● Task
Take the lines from the one containing "How far are" through the end of the records and output them as a numbered list, omitting any blank lines.
*-*-*
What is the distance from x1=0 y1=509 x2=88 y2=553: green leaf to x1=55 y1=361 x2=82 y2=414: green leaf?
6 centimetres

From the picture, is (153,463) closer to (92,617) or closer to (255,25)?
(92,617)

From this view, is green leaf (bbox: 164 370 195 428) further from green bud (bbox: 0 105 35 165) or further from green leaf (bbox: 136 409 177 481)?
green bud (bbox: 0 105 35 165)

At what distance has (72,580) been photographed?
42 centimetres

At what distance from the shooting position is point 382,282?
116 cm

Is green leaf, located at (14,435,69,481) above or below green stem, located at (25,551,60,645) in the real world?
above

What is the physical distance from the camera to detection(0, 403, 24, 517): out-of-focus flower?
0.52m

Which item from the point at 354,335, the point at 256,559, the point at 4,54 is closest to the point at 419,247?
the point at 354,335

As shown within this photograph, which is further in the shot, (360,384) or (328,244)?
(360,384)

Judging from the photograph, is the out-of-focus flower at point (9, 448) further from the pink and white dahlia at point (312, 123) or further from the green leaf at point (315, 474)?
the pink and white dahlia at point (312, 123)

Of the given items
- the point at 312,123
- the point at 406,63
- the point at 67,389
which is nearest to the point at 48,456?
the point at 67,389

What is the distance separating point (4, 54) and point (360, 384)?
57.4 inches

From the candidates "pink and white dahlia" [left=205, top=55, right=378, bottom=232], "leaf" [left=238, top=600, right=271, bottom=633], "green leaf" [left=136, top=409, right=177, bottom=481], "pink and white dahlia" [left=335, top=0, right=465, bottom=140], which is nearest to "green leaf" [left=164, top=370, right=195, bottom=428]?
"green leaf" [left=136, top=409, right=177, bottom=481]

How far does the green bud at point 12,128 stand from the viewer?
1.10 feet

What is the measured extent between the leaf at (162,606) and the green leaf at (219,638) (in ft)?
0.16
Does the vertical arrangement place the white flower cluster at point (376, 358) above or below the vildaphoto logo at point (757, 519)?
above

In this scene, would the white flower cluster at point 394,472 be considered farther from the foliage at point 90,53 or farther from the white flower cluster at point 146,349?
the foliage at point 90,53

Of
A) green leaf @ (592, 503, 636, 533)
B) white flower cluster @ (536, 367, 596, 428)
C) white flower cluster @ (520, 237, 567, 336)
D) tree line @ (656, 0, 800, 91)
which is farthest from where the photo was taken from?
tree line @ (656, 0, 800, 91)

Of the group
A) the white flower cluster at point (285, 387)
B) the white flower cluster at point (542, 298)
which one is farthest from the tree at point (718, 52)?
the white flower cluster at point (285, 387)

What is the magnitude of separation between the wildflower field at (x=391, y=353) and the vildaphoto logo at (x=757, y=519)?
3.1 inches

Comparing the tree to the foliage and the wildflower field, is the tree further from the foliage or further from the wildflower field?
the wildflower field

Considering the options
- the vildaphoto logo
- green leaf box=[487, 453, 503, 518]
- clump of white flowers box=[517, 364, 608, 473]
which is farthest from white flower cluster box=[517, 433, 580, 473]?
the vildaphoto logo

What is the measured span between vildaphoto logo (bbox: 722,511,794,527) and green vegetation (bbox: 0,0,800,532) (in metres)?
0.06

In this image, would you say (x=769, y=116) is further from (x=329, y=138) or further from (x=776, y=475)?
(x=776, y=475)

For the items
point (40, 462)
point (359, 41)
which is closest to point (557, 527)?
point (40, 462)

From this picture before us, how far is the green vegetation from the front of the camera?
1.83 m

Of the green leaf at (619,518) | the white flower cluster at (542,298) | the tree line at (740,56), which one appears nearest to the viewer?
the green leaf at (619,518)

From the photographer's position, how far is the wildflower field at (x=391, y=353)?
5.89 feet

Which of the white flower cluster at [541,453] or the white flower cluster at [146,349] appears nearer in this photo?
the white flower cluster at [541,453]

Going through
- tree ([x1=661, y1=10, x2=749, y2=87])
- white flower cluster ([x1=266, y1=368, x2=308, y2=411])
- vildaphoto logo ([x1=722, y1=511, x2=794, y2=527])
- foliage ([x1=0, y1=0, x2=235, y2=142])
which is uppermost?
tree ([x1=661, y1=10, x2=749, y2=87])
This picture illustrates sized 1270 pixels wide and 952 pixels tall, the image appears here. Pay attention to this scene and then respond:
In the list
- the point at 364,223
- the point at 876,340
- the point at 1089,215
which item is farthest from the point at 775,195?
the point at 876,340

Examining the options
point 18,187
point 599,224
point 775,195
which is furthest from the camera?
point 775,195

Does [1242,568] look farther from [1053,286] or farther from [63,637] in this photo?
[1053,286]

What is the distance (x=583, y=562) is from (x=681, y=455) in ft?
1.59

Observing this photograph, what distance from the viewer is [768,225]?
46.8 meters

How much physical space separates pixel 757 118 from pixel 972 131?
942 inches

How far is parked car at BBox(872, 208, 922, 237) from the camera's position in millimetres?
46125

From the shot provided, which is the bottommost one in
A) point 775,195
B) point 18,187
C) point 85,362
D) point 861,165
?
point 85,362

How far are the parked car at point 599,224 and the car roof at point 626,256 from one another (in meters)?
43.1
*-*-*
● Solution for this task
1. How far are the parked car at point 599,224 and the car roof at point 626,256 from one another (in meters)?
2. 43.1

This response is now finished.